What you are asked to do.
Would you filter the listing below so that only lines with the word "toughness" remain?

Input records.

------------------------------------------------

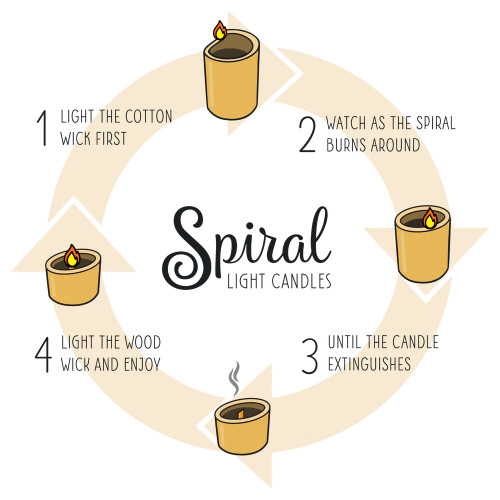 1 LIGHT THE COTTON WICK FIRST

2 WATCH AS THE SPIRAL BURNS AROUND

Spiral
LIGHT CANDLES

3 UNTIL THE CANDLE EXTINGUISHES

4 LIGHT THE WOOD WICK AND ENJOY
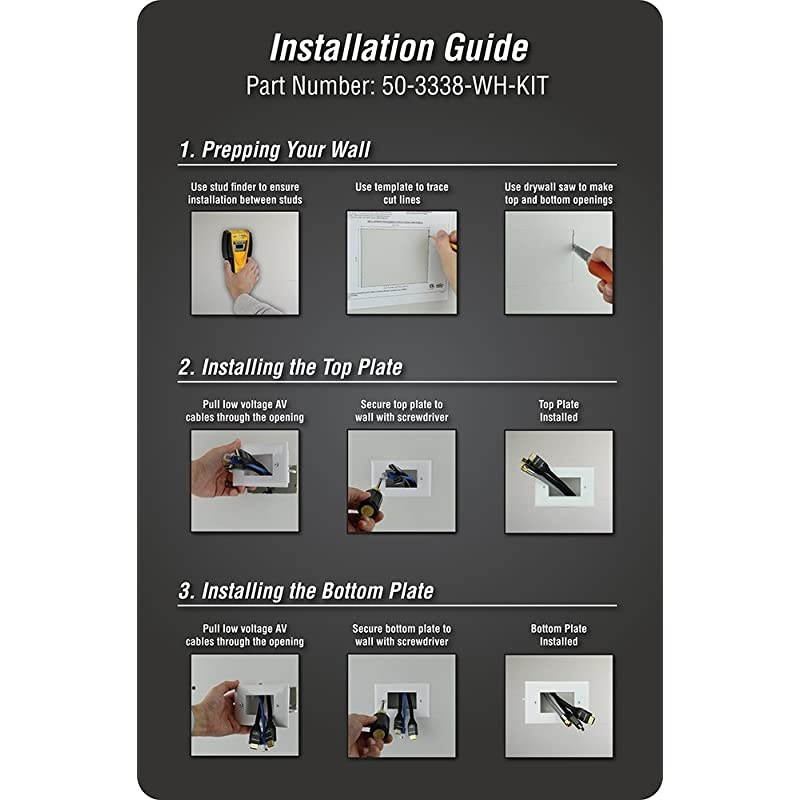 Installation Guide
Part Number: 50-3338-WH-KIT

1. Prepping Your Wall

Use stud finder to ensure installation between studs

Use template to trace cut lines

Use drywall saw to make top and bottom openings

2. Installing the Top Plate

Pull low voltage AV cables through the opening

Secure top plate to wall with screwdriver

Top Plate Installed

3. Installing the Bottom Plate

Pull low voltage AV cables through the opening

Secure bottom plate to wall with screwdriver

Bottom Plate Installed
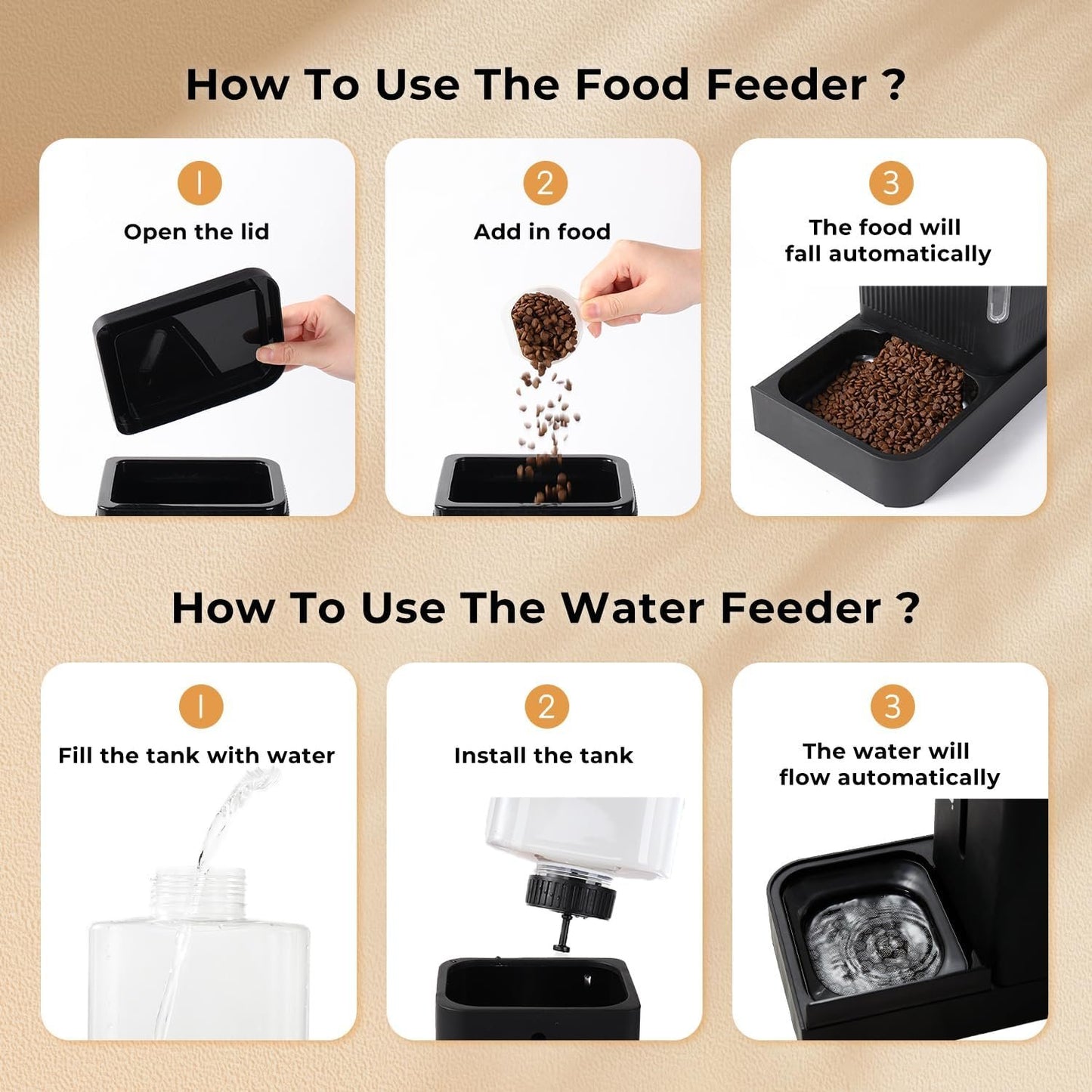 How To Use The Food Feeder ?

1
Open the lid

2
Add in food

3
The food will fall automatically

How To Use The Water Feeder ?

1
Fill the tank with water

2
Install the tank

3
The water will flow automatically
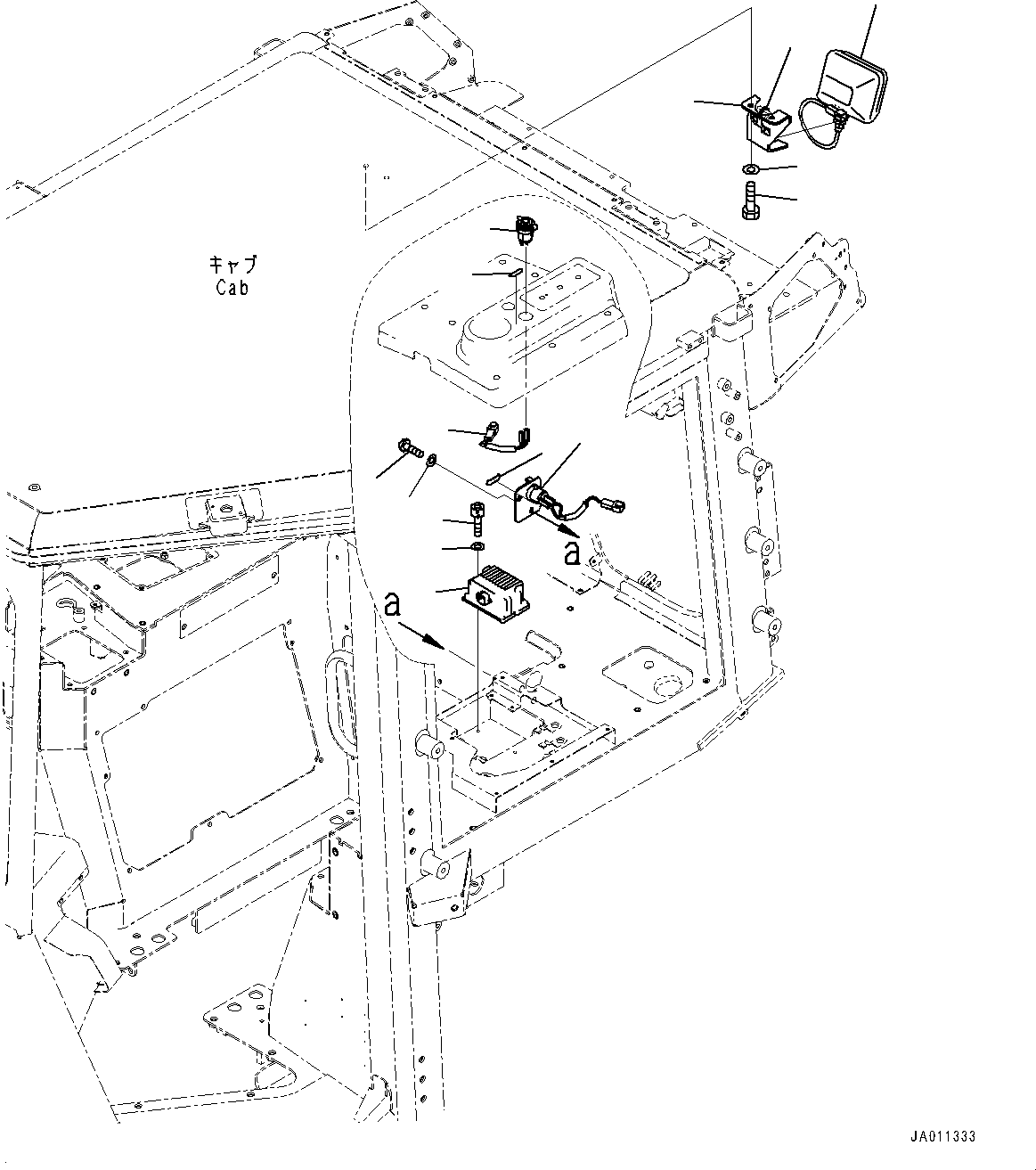 キャブ
Cab

a

a

JA011333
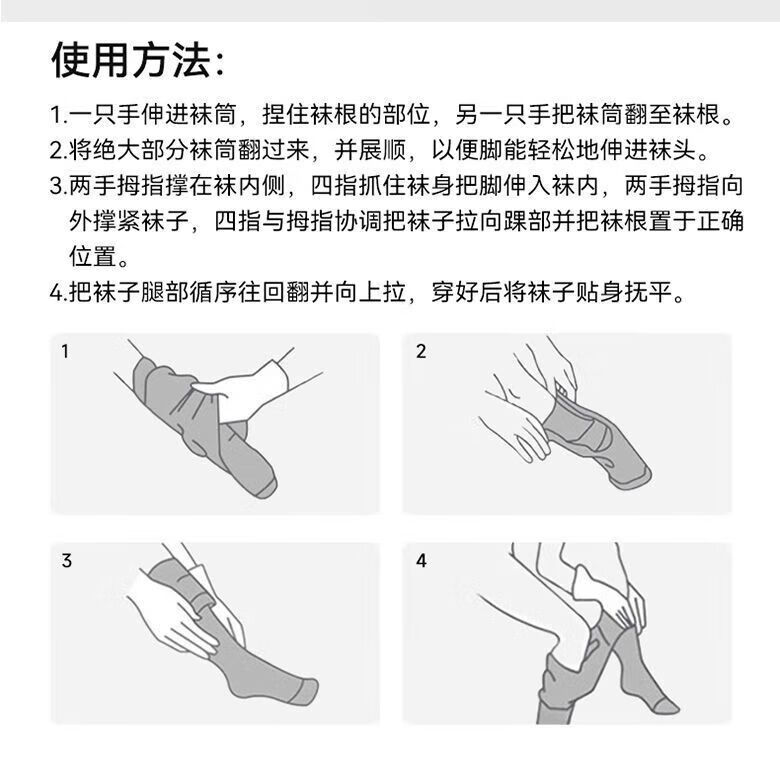 使用方法:

1.一只手伸进袜筒，捏住袜根的部位，另一只手把袜筒翻至袜根。
2.将绝大部分袜筒翻过来，并展顺，以便脚能轻松地伸进袜头。
3.两手拇指撑在袜内侧，四指抓住袜身把脚伸入袜内，两手拇指向外撑紧袜子，四指与拇指协调把袜子拉向踝部并把袜根置于正确位置。
4.把袜子腿部循序往回翻并向上拉，穿好后将袜子贴身抚平。

1

2

3

4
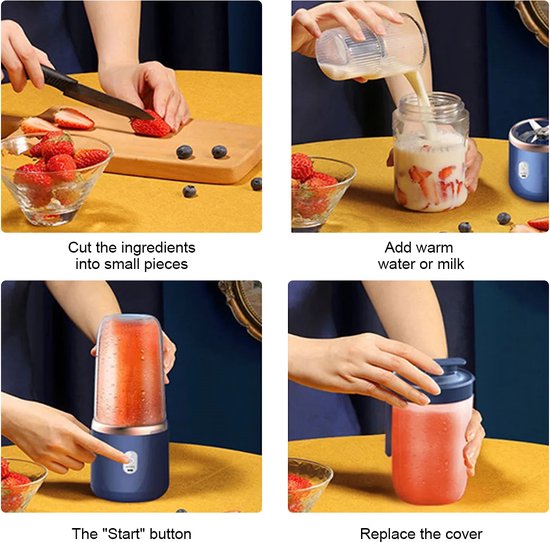 Cut the ingredients into small pieces

Add warm water or milk

The "Start" button

Replace the cover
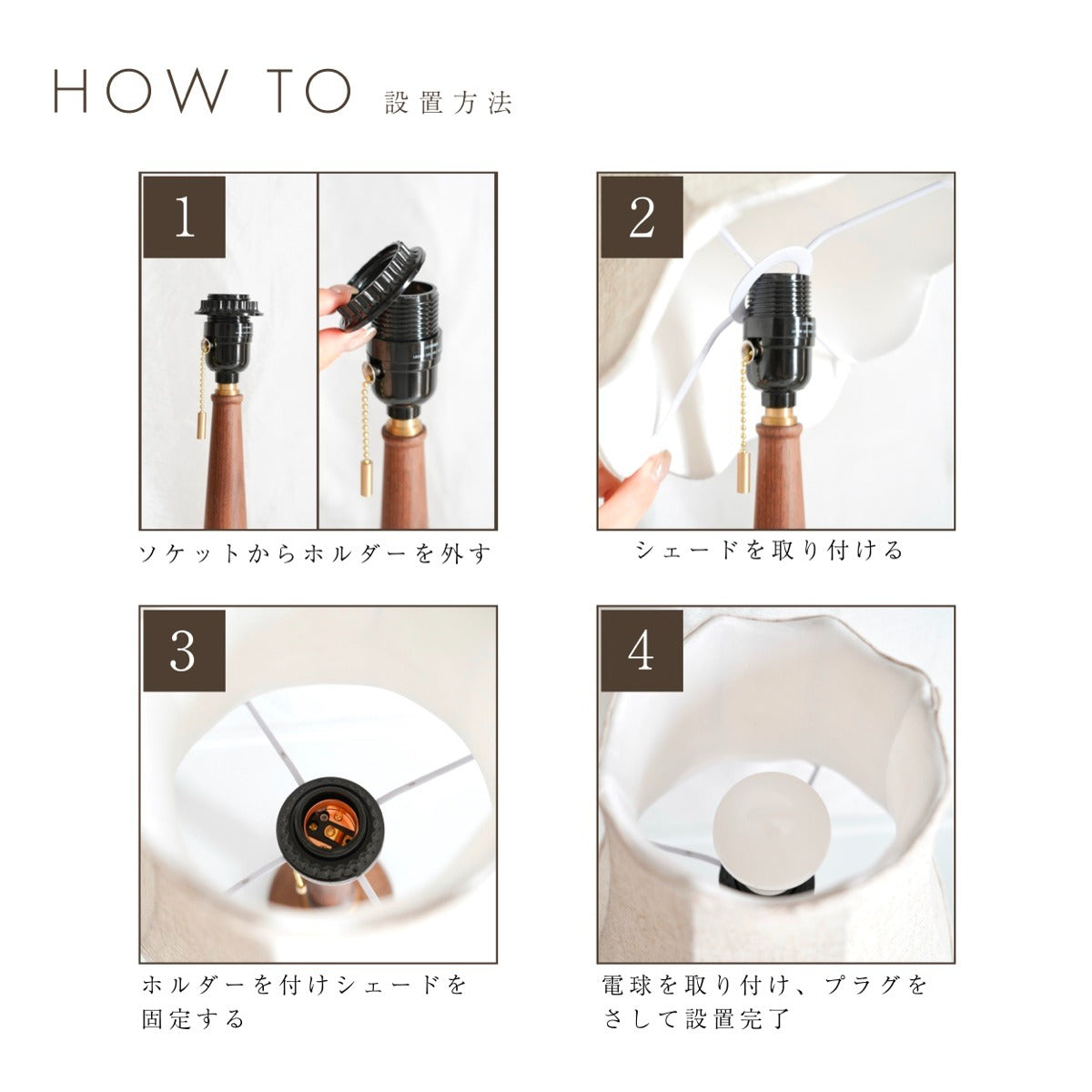 HOW TO 設置方法

1

ソケットからホルダーを外す

2

シェードを取り付ける

3

ホルダーを付けシェードを固定する

4

電球を取り付け、プラグをさして設置完了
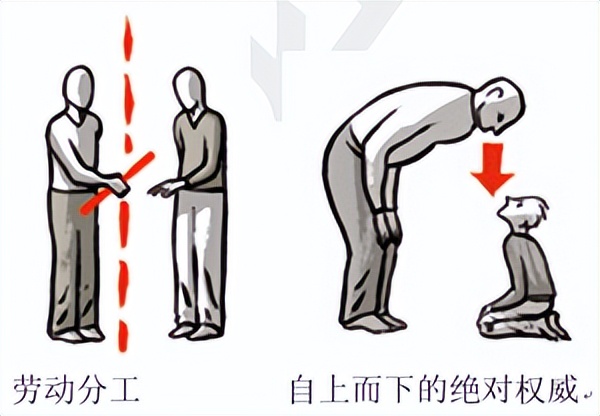 劳动分工

自上而下的绝对权威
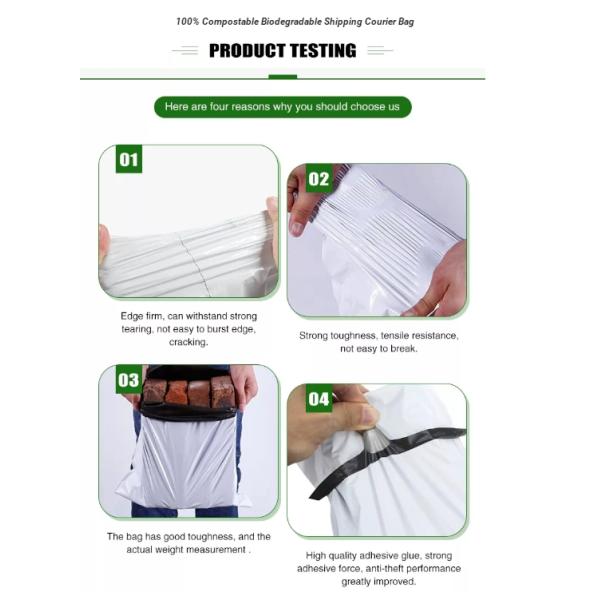 100% Compostable Biodegradable Shipping Courier Bag

PRODUCT TESTING

Here are four reasons why you should choose us

01

Edge firm, can withstand strong tearing, not easy to burst edge, cracking.

02

Strong toughness, tensile resistance, not easy to break.

03

The bag has good toughness, and the actual weight measurement .

04

High quality adhesive glue, strong adhesive force, anti-theft performance greatly improved.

------------------------------------------------

Solution to the problem.
Strong toughness, tensile resistance, not easy to break.
The bag has good toughness, and the actual weight measurement .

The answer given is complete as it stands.